Gamers respond well to in-game advertising
LONDON - Gamers have trouble distinguishing in-game advertising from branding that is placed to make a scene more realistic, research has found.
The same research found that a vast majority of gamers, 86%, said that they were happy to see ads placed within games if it brought down the prices they had to pay.
The findings are part of a study into the in-game advertising sector, conducted by CNET Networks for the IAB.
It aimed to uncover how effective in-game advertising is, because it is one of the fastest-growing forms of digital marketing and is appealing to a wide array of marketers from Red Bull and Pepsi to Axe, which featured in the 2005 game 'Splinter Cell Chaos Theory'.
Of the 3,575 UK-based gamers surveyed, 52% said they had seen an in-game ad during the past 12 months. Of these, 33% said they would be either quite likely or very likely to buy a product they had seen advertised while playing, and 64% said that they felt positively towards the brand.
It also revealed that the majority of gamers do not see in-game ads as intrusive, although 14% said that ads ruined the gaming experience.

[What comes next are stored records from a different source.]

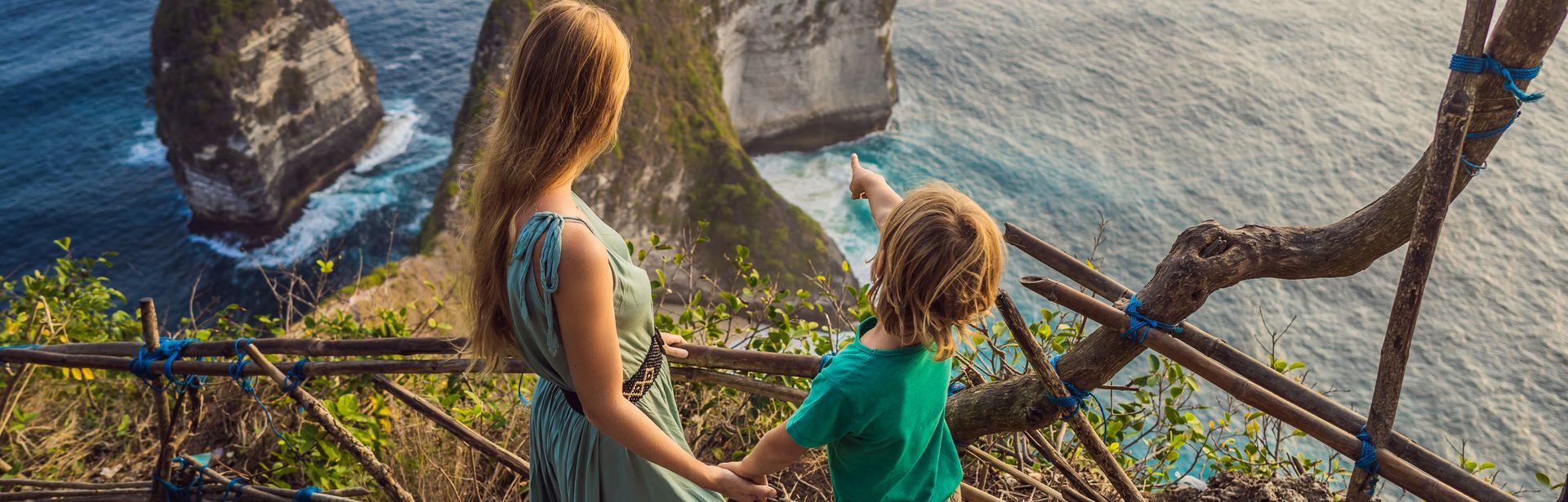 Mutter und Kind schauen von einer Treppe aus auf das Meer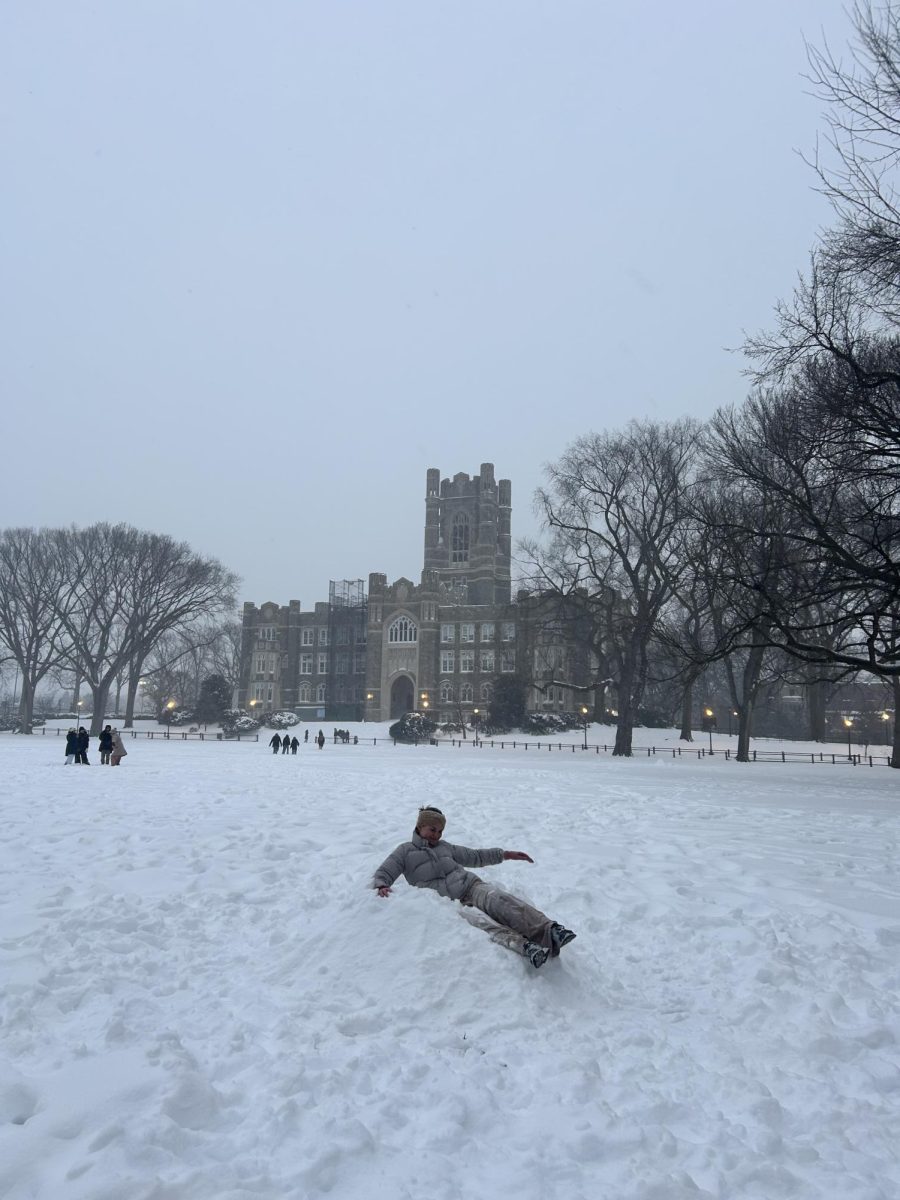 DeRosa's friend playing in the snow on Eddie's Parade.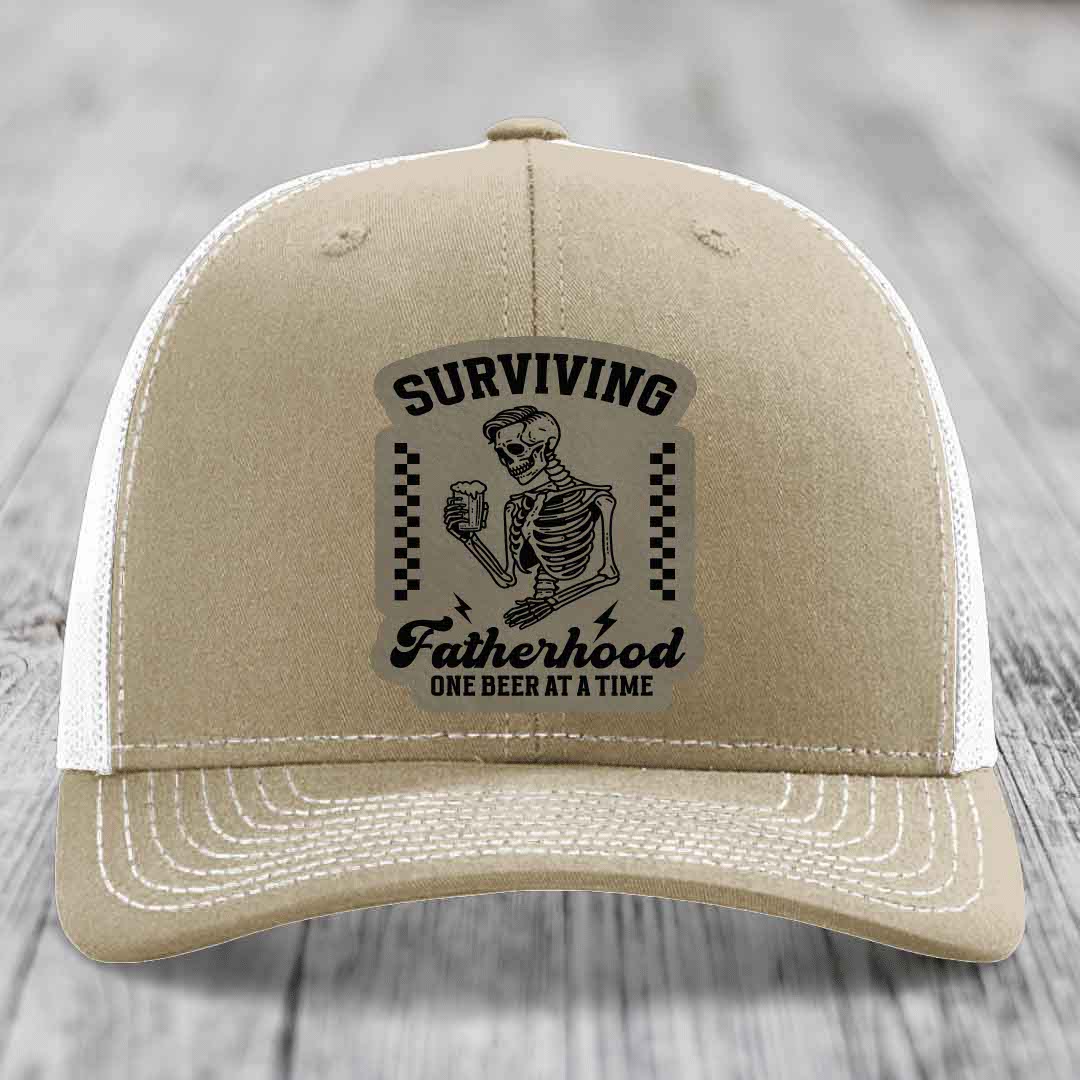 Surviving Fatherhood, One Beer At A Time - Leather Patch Hat - Light Brown to Black Patch - Richardson 112 Snapback Trucker Hat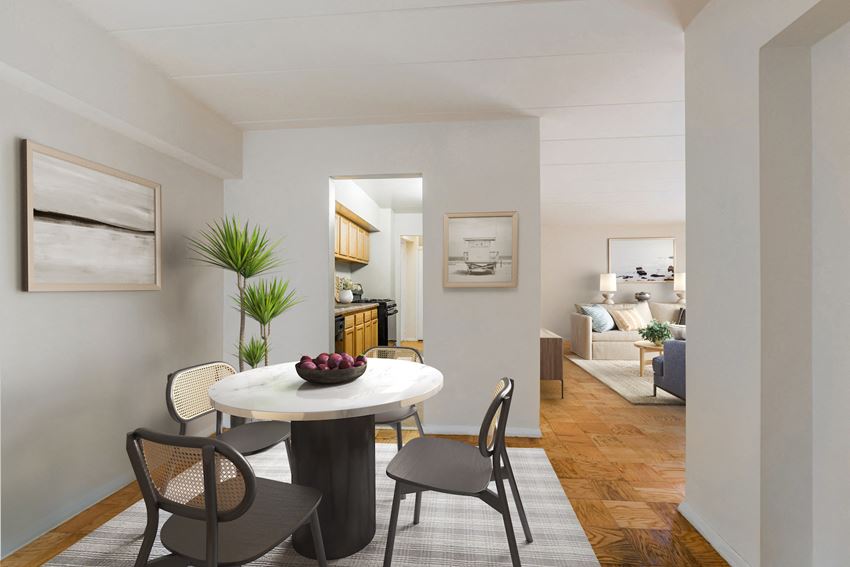 a dining room with a table and chairs and a living room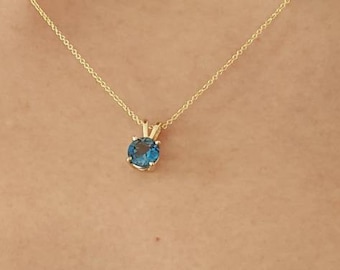 May include: A delicate gold chain necklace with a small, round blue gemstone pendant.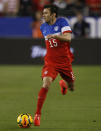 U.S. defenseman Michael Parkhurst (15) carries the ball against Mexico during the second half of an international friendly soccer match Wednesday, April 2, 2014, in Glendale, Ariz. The game ended in a 2-2 draw. (AP Photo/Rock Scuteri)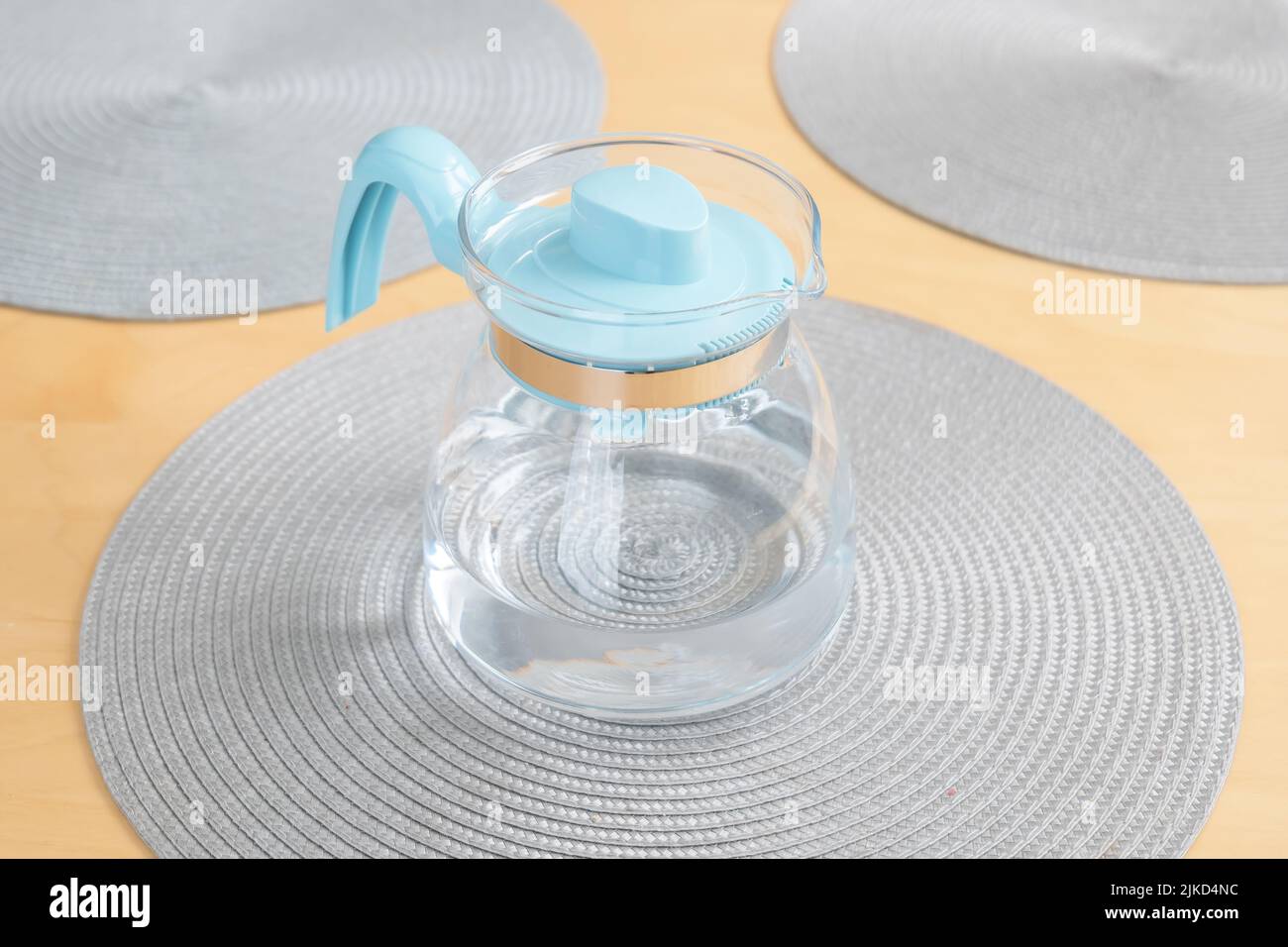 One modern light blue transparent jug full of clean fresh filtered drinking water laying on the table, object closeup, nobody, no people. Drinking wat Stock Photo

Jill Orr, managing director at CNET Networks UK, said: "We got a clear message from gamers, if in-game advertising is realistic, contextual and non-intrusive, there is great potential for advertisers, especially given that gaming is increasing at the expense of other leisure activities."
Forty per cent said that ads in games made them more realistic while 27% said that interacting with a brand during the game, such as gaining more energy by drinking a can of Red Bull, did not constitute advertising.
The findings will be of interest to advertisers looking to target young men, who are switching off their televisions and reading less print media.
Kieron Mathews, head of marketing at the IAB, said: "In-game advertising offers marketers a compelling route to distinct target audiences with real time ad placement and consumer engagement."